Question

I was reading the ECMAScript Standard, and came across the following passage (section 8.6):

A named accessor property associates a name with one or two accessor functions, and a set of Boolean attributes. The accessor functions are used to store or retrieve an ECMAScript language value that is associated with the property.

Assume I'm using Javasript, which follows the ECMAScript standard.

The standard says: associates a name with one or two accessor functions.

How might I implement a property of an Object in Javascript that has only one of these accessor functions? I.e., the getter accessor function?

For instance, storing a value permanently in an Object property without having the ability to change it. As far as I've been able to work it, Object properties seem to automatically come with both accessor functions.
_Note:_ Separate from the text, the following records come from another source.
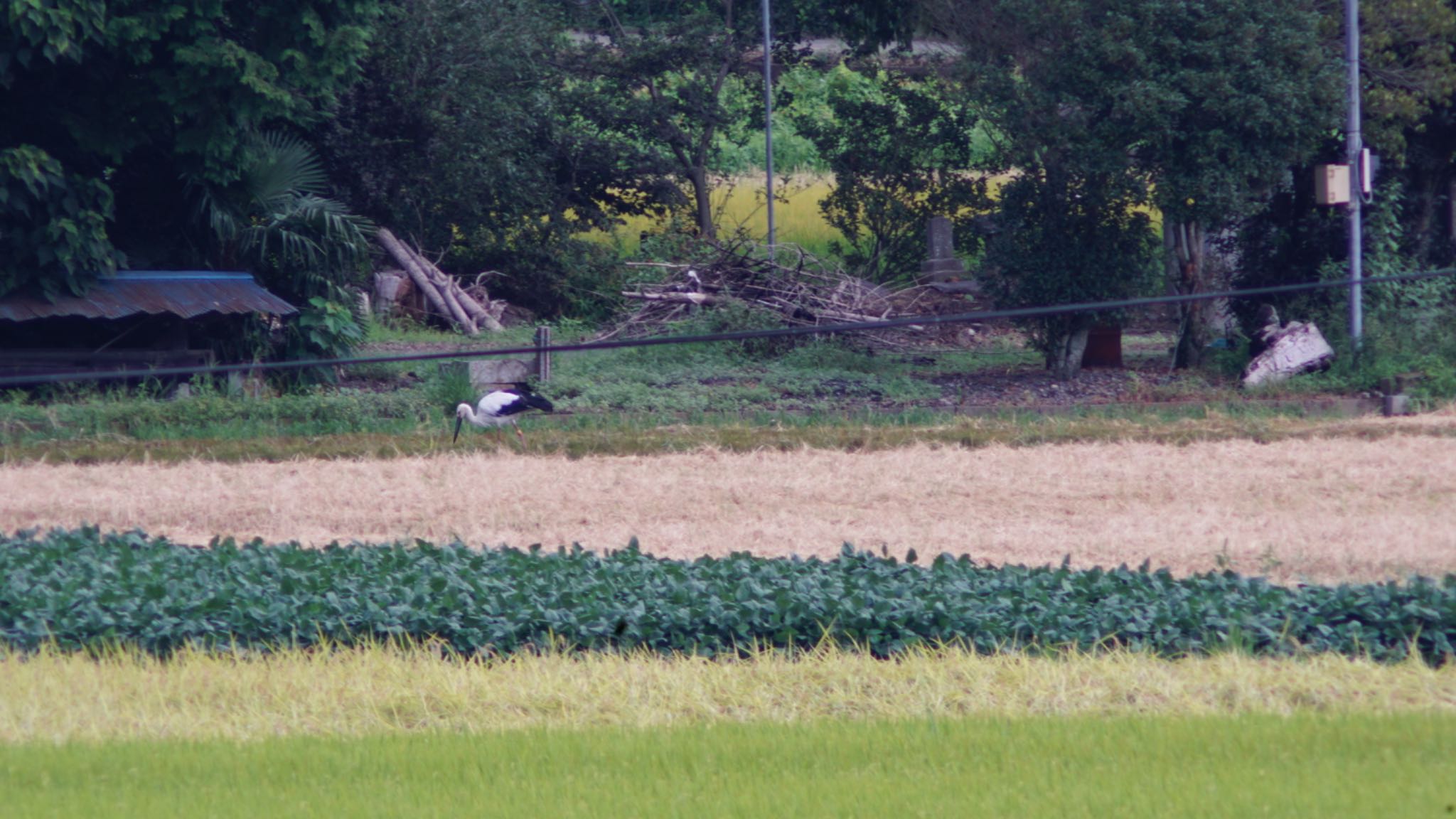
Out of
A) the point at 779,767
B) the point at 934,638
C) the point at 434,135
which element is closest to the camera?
the point at 779,767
Is Object.freeze() the only method of accomplishing this?

Était-ce utile?

La solution

You can simply use get sugar syntax:

var obj = {
  get foo() {
    return 1;
  }
}

console.log(obj.foo) // 1

Or you can use Object.defineProperty:

var obj = {};

Object.defineProperty(obj, 'foo', {
  get : function() { return 1; }
});

As you can see from the documentation linked, you can also specify a set of boolean attributes (the one mentioned in your question too), like writable, enumerable and configurable; something that you can't do with just the first syntax I mentioned.
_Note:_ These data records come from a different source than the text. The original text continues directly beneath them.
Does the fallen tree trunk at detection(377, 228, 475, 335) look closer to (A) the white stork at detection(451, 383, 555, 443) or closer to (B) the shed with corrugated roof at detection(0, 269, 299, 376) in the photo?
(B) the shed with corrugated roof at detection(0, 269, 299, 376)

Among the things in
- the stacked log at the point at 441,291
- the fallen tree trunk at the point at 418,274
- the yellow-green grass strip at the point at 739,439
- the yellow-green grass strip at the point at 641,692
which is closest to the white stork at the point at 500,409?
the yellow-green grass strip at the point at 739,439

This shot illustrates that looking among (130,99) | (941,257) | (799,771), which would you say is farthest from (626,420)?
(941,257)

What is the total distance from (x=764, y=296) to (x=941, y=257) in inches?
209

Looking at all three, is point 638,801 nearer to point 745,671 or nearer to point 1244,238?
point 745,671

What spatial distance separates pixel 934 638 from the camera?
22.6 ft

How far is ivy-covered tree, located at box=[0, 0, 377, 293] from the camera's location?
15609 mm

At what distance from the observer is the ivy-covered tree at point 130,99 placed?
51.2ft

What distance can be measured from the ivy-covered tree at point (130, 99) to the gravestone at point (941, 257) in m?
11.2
For example, you could also have:

var obj = {};

Object.defineProperty(obj, 'foo', {
  value: 1,
  enumerable: true
});

To obtain what you asking at the end of your question, and without using getter at all. Notice that in this way, you also prevent foo property to be removed by delete (by default, writable and configurable are false, so in this way you're just sure that foo property can be enumerate). See the Object.defineProperty documentation above for further details.